* _INFORMATION SHOWN_:
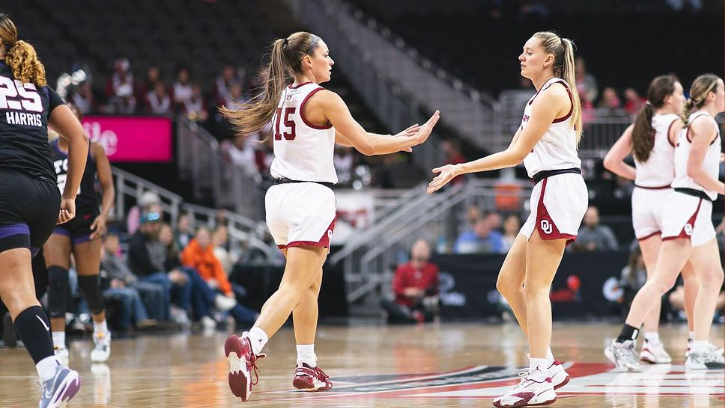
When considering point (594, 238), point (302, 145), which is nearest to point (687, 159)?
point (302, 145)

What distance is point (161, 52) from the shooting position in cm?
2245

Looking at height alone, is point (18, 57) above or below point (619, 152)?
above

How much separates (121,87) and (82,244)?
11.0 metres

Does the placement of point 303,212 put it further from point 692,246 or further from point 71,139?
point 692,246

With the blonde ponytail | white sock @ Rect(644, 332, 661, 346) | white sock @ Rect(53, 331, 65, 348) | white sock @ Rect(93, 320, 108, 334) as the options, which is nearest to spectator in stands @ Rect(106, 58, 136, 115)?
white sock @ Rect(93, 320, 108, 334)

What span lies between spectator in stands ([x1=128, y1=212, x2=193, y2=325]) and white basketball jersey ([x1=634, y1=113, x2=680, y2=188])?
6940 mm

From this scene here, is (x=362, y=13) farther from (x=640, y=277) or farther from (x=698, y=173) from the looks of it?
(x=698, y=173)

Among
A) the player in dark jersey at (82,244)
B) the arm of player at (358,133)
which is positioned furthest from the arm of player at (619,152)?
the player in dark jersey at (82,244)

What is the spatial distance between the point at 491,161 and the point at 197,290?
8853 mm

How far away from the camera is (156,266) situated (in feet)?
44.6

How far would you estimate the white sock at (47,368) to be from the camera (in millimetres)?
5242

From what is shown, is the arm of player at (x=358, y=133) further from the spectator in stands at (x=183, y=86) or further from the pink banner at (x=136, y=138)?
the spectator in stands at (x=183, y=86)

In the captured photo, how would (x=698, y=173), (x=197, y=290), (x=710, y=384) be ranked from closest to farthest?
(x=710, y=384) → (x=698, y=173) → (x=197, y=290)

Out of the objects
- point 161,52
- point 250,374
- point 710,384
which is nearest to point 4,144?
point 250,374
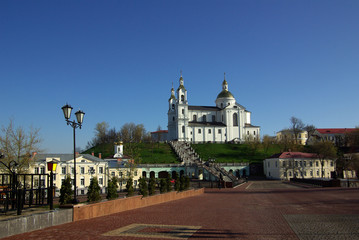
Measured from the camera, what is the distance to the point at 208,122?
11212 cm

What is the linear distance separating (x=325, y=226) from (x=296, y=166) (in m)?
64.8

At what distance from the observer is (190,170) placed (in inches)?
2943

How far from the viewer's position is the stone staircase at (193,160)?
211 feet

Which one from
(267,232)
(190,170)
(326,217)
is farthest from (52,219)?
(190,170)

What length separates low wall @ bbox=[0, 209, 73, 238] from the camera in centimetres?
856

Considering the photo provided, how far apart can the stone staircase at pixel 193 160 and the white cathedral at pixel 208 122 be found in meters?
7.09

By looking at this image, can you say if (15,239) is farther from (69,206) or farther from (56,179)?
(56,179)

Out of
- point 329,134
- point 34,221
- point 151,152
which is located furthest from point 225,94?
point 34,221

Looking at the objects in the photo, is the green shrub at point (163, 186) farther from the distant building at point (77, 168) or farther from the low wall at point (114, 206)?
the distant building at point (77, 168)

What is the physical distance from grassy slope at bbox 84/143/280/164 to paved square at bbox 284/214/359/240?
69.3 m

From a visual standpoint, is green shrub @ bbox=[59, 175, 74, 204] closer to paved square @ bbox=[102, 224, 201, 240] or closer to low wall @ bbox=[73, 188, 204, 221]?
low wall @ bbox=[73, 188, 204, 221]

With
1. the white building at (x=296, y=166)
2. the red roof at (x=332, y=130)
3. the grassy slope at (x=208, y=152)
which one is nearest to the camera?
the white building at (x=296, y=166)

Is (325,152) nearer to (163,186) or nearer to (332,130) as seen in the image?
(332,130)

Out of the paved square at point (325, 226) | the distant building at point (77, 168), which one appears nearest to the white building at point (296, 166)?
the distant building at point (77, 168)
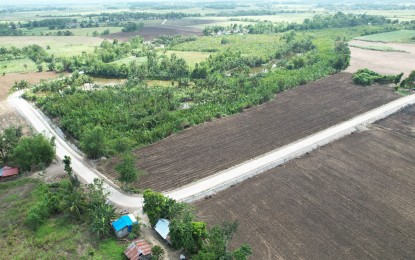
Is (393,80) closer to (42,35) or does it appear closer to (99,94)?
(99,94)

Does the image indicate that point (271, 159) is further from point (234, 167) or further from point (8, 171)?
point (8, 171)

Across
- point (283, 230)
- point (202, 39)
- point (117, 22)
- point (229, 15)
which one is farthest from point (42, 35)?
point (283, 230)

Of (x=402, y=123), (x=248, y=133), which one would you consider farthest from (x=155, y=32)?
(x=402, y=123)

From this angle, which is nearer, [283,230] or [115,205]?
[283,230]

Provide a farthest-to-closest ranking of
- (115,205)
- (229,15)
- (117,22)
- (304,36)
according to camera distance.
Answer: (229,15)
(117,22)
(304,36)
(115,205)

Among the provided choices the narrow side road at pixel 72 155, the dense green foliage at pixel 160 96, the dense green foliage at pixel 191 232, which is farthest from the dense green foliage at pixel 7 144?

* _REQUIREMENTS_:
Give everything from the line containing "Of (x=402, y=123), (x=248, y=133), which" down to the end of the records as a JSON list of strings, one string per line, leaving out blank lines.

* _IN RESPONSE_:
[
  "Of (x=402, y=123), (x=248, y=133), which one would you consider farthest from (x=155, y=32)?",
  "(x=402, y=123)",
  "From this angle, which is nearer, [283,230] or [115,205]?",
  "[283,230]",
  "Provide a farthest-to-closest ranking of",
  "- (115,205)",
  "- (229,15)",
  "- (117,22)",
  "- (304,36)",
  "according to camera distance.",
  "Answer: (229,15)",
  "(117,22)",
  "(304,36)",
  "(115,205)",
  "Among the provided choices the narrow side road at pixel 72 155, the dense green foliage at pixel 160 96, the dense green foliage at pixel 191 232, which is farthest from the dense green foliage at pixel 7 144?"
]